A life cycle assessment (LCA) conducted by the Global Centre for Maritime Decarbonisation has found that onboard carbon capture can cut life cycle emissions by nearly 8 per cent, but current international accounting rules fail to reflect these benefits. The findings sharpen a growing debate at the IMO over how captured carbon should be treated when it is used to displace emissions elsewhere in the industrial economy.
GCMD’s Project CAPTURED, completed in mid-2025, tracked carbon dioxide captured from the exhaust of a container vessel, liquefied onboard, transferred ship to ship, and then transported for industrial use. The centre’s latest analysis, verified by DNV, quantifies greenhouse gas impacts across the entire carbon value chain, from capture at sea to final utilisation on land, including ship-to-ship offloading and downstream use.
The findings hinge on a distinction with significant commercial implications. Using a consequential life cycle assessment, which accounts for emissions avoided when captured CO2 displaces carbon-intensive materials, the pilot achieved net emissions savings of 7.9 per cent across the value chain. This equates to 0.84 tonnes of CO2 avoided for every tonne captured and offloaded, with the system operating at a capture rate of 10.7 per cent.
Those savings were realised even though the pilot was burdened by what GCMD describes as first-of-a-kind inefficiencies. The absence of a waste heat recovery system increased the fuel penalty associated with running onboard carbon capture, while logistics emissions were inflated by CO2 venting during handling and by around 2,200 km of overland transport by truck. When these constraints are removed in a hypothetical optimised scenario, life cycle emissions savings rise to 17.8 per cent, close to two tonnes of CO2 avoided per tonne captured.
By contrast, applying the attributional life cycle approach recommended under current IMO guidelines produces a very different picture. From a shipowner’s perspective, with system boundaries ending at the point of CO2 utilisation and assuming permanent storage, the same value chain is assessed as increasing emissions by 8.6 per cent compared with a no-capture baseline. Avoided emissions from downstream product substitution are excluded entirely.
This methodological divergence helps explain the slow uptake of onboard carbon capture systems, despite growing interest from equipment suppliers and charterers. As GCMD puts it in its report, utilisation pathways can appear to deliver no emissions benefit under existing rules, offering little incentive to bear the capital and operating costs of installation.
The utilisation route tested under Project CAPTURED involved mineralising captured CO2 into precipitated calcium carbonate and post-carbonated slag. Both products displace materials typically produced through carbon-intensive processes, particularly limestone-based calcium carbonate used in construction. According to the assessment, this mineralisation pathway delivers greater overall climate benefit than permanent storage, once avoided emissions from displaced materials are included.

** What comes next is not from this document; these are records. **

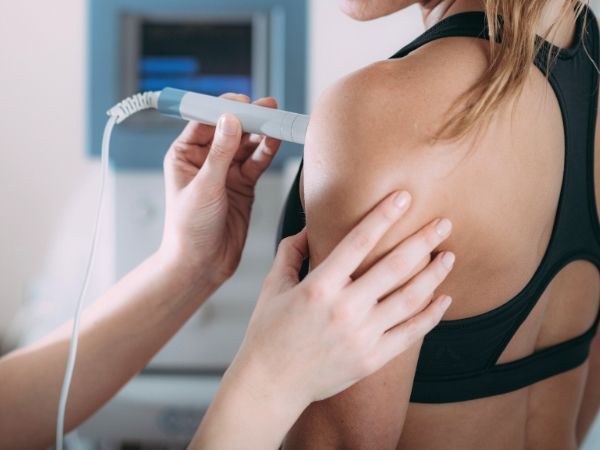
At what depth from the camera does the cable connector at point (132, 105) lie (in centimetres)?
73

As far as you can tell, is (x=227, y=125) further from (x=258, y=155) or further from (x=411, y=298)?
(x=411, y=298)

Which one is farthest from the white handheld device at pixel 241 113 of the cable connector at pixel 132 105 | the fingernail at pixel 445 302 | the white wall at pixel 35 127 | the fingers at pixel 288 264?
the white wall at pixel 35 127

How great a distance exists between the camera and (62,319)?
1435 mm

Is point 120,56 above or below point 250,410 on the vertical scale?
above

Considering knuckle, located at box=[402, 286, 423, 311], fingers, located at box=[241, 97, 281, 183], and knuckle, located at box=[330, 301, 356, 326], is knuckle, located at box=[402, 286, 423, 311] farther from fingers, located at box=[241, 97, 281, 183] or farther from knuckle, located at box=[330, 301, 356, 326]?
fingers, located at box=[241, 97, 281, 183]

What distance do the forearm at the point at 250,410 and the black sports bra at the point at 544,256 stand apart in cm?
13

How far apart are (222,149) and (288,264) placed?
0.21 m

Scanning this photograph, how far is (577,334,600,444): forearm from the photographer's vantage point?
81 cm

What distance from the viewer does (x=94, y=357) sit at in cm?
81

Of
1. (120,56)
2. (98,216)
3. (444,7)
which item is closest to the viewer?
(444,7)

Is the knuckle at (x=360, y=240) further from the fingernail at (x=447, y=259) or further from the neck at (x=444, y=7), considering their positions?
the neck at (x=444, y=7)

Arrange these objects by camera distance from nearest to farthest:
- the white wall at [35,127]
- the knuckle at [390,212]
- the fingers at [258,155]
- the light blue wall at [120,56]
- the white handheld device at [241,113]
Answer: the knuckle at [390,212], the white handheld device at [241,113], the fingers at [258,155], the light blue wall at [120,56], the white wall at [35,127]

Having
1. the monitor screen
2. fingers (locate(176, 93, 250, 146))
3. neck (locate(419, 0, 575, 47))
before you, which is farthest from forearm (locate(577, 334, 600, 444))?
the monitor screen

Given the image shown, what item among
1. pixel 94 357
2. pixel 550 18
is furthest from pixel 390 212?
pixel 94 357
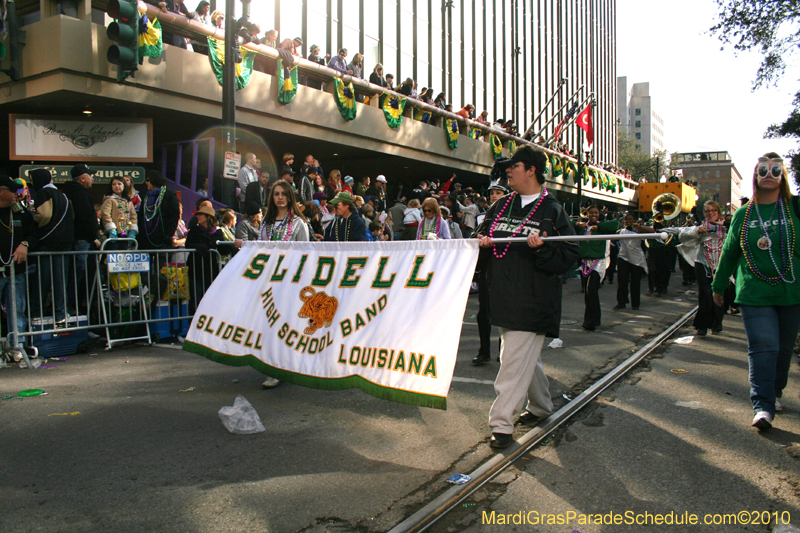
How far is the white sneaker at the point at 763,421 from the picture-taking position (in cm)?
438

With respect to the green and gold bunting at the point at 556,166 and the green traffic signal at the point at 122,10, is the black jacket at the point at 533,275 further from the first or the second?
the green and gold bunting at the point at 556,166

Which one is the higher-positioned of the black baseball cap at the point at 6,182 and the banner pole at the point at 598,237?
the black baseball cap at the point at 6,182

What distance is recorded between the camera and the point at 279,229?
5.89 m

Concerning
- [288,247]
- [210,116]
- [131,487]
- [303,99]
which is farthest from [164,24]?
[131,487]

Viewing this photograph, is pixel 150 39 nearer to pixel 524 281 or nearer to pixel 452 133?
pixel 524 281

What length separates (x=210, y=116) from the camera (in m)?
14.4

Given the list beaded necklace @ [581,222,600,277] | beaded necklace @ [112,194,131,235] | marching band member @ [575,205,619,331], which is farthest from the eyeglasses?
beaded necklace @ [112,194,131,235]

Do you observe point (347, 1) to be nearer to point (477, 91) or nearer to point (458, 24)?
point (458, 24)

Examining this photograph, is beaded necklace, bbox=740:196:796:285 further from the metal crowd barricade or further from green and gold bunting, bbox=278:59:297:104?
green and gold bunting, bbox=278:59:297:104

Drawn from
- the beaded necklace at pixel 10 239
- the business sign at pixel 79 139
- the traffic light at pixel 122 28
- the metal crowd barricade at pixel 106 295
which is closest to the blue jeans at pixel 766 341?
the metal crowd barricade at pixel 106 295

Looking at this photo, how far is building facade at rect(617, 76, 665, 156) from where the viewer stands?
125600 millimetres

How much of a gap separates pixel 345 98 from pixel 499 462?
15.3 meters

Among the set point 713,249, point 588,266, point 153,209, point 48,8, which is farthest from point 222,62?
point 713,249

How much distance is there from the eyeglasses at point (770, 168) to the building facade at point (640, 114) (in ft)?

The centre also modelled higher capture rates to explore longer-term potential. At a 40 per cent capture rate, utilisation delivers life cycle emissions savings of 34 per cent, compared with 21 per cent for offshore permanent storage. Under more optimised value chains, savings from utilisation could be substantially higher again.
For GCMD, the results reinforce the view that onboard carbon capture has a role as a mid-term measure for vessels that will continue to burn conventional fuels for some years. Professor Lynn Loo, GCMD’s CEO, said: ‘Project CAPTURED shows that onboard carbon capture, when thoughtfully integrated with utilisation pathways, can deliver real emissions reductions today while we continue to scale up low- and zero-carbon fuels.’
She added: ‘It also highlights how we measure and account for those reductions matter. If our frameworks continue to ignore avoided emissions and displaced carbon, we risk disincentivising investments in solutions that can meaningfully bend the emissions curve.’